• adaptive dynamic global vegetation model (aDGVM);
  • C4 expansion;
  • CO2 starvation hypothesis;
  • dynamic vegetation model;
  • fire adaptation;
  • grassland;
  • late Miocene;
  • savanna


  • Large proportions of the Earth’s land surface are covered by biomes dominated by C4 grasses. These C4-dominated biomes originated during the late Miocene, 3–8 million years ago (Ma), but there is evidence that C4 grasses evolved some 20 Ma earlier during the early Miocene/Oligocene. Explanations for this lag between evolution and expansion invoke changes in atmospheric CO2, seasonality of climate and fire.
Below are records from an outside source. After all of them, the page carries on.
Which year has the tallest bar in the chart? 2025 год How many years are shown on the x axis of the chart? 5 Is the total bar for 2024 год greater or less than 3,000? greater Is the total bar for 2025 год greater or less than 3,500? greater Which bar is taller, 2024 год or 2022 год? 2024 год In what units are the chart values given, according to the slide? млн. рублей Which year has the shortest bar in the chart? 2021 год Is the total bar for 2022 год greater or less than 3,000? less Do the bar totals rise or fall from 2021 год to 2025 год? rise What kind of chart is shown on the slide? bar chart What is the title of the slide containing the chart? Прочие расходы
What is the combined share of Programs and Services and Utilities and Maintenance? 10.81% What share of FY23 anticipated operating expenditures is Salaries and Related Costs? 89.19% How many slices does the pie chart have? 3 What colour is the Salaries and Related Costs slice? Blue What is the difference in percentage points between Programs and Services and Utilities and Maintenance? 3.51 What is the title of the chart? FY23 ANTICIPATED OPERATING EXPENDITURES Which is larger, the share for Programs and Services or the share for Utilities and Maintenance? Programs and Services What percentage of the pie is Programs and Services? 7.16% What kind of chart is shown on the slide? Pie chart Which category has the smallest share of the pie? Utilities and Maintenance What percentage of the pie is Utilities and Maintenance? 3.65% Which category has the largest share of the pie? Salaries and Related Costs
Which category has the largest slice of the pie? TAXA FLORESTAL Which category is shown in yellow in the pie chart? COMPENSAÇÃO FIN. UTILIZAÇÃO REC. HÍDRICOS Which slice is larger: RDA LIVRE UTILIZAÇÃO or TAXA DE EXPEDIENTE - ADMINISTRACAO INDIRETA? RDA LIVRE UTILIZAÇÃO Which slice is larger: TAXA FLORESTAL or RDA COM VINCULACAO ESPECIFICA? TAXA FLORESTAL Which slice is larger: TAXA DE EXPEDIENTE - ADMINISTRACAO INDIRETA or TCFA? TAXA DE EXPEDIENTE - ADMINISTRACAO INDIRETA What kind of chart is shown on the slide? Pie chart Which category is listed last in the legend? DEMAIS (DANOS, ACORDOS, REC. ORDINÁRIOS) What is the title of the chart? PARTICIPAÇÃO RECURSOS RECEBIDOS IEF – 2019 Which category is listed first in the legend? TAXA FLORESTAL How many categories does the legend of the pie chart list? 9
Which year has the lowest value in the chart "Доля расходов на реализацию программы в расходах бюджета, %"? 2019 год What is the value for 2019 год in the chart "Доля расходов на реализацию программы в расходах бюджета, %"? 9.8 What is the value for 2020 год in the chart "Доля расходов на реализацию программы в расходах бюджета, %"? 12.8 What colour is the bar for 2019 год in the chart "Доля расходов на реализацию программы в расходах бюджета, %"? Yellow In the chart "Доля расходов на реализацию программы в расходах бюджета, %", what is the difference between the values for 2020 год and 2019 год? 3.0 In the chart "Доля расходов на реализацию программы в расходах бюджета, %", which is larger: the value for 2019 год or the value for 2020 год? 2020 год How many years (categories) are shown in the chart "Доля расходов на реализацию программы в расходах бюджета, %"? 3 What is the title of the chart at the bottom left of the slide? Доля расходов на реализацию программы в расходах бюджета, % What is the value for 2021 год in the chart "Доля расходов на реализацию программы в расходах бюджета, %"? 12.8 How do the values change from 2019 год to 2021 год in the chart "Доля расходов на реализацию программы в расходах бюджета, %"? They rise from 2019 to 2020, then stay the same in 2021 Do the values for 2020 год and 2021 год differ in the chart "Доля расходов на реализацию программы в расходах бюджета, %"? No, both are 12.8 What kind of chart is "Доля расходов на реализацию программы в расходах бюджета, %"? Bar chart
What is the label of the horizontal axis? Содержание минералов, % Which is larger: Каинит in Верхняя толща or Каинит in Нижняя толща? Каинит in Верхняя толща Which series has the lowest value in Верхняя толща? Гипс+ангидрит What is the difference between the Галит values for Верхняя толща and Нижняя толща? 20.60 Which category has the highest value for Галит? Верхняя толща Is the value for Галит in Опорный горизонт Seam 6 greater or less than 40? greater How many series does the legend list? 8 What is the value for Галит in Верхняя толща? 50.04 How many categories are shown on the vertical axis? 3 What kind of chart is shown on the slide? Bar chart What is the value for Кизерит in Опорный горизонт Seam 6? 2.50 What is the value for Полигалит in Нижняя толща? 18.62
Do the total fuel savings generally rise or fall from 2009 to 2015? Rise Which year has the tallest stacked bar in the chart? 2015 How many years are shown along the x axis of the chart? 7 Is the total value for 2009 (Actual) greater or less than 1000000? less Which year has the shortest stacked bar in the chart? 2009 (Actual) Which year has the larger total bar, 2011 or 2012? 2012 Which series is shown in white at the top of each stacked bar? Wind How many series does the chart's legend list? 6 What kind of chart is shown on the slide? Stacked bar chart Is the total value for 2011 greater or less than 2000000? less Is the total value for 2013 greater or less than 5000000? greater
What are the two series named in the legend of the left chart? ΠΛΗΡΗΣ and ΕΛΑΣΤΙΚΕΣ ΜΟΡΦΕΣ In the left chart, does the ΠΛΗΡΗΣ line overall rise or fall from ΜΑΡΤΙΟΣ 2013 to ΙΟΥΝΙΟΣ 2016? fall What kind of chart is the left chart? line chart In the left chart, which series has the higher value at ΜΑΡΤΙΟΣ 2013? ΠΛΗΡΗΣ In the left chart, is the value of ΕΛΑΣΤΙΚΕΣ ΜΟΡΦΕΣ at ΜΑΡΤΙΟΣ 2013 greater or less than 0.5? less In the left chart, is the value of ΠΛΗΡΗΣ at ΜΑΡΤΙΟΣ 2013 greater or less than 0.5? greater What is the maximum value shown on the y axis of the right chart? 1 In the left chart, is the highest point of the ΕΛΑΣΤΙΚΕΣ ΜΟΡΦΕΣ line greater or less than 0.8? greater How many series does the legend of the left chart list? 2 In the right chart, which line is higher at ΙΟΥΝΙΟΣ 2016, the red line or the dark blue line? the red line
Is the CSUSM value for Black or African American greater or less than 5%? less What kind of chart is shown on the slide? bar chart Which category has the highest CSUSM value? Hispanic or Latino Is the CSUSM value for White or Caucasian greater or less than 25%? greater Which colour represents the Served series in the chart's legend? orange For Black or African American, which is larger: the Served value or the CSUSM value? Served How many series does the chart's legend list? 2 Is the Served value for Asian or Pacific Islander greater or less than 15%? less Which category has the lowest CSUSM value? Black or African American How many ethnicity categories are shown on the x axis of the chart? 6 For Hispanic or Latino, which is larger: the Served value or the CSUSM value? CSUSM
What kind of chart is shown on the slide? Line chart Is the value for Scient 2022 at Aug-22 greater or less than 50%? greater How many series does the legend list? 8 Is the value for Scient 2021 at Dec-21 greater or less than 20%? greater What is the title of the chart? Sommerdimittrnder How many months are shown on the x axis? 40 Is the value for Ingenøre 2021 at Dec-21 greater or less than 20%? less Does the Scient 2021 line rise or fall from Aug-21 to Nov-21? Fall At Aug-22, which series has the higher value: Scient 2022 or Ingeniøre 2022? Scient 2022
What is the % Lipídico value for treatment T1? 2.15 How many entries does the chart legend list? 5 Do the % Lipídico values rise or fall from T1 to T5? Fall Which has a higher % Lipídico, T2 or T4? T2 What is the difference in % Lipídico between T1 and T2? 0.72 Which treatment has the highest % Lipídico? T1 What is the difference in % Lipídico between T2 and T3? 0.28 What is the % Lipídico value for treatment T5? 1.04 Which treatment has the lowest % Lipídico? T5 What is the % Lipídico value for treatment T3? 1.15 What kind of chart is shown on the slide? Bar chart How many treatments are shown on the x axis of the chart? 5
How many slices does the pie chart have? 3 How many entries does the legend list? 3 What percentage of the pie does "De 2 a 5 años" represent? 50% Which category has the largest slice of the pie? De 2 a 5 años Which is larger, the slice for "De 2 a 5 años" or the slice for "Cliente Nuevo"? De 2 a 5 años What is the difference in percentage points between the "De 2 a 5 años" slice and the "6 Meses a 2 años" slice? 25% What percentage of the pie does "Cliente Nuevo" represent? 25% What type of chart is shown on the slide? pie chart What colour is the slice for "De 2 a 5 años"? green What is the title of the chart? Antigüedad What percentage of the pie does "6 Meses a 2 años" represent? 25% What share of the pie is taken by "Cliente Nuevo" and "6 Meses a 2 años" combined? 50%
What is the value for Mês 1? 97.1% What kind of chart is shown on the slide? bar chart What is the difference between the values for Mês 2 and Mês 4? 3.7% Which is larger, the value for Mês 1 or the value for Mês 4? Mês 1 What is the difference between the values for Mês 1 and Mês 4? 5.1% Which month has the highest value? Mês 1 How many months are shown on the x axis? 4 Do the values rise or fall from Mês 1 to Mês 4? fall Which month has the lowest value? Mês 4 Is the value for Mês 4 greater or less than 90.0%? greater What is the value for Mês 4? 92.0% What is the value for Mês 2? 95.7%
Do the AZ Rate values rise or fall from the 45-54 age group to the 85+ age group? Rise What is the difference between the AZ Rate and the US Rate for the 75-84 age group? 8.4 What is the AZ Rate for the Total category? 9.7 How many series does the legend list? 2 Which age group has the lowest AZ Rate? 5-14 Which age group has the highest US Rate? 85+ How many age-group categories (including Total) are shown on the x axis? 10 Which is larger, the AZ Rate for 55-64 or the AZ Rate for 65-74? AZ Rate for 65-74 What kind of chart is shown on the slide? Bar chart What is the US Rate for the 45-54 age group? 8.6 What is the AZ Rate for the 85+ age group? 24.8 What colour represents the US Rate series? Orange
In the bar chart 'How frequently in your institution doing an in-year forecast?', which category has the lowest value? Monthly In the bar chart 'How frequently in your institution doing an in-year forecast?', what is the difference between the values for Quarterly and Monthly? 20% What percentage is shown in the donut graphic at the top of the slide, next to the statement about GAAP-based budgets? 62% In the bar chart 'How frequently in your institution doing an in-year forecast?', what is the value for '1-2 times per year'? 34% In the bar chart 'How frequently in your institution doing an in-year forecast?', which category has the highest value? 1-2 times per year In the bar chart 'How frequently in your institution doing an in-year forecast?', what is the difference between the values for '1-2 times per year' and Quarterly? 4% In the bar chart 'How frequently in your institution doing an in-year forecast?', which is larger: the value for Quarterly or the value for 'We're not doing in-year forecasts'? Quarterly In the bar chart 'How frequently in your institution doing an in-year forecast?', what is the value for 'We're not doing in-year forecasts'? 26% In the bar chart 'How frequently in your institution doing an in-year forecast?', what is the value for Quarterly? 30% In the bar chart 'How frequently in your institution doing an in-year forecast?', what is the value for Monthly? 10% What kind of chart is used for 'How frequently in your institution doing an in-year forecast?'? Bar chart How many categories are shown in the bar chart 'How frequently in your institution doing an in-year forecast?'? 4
However, there is still no consensus about which of these factors triggered C4 grassland expansion.
  • We use a vegetation model, the adaptive dynamic global vegetation model (aDGVM), to test how CO2, temperature, precipitation, fire and the tolerance of vegetation to fire influence C4 grassland expansion. Simulations are forced with late Miocene climates generated with the Hadley Centre coupled ocean–atmosphere–vegetation general circulation model.
  • We show that physiological differences between the C3 and C4 photosynthetic pathways cannot explain C4 grass invasion into forests, but that fire is a crucial driver. Fire-promoting plant traits serve to expand the climate space in which C4-dominated biomes can persist.
  • We propose that three mechanisms were involved in C4 expansion: the physiological advantage of C4 grasses under low atmospheric CO2 allowed them to invade C3 grasslands; fire allowed grasses to invade forests; and the evolution of fire-resistant savanna trees expanded the climate space that savannas can invade.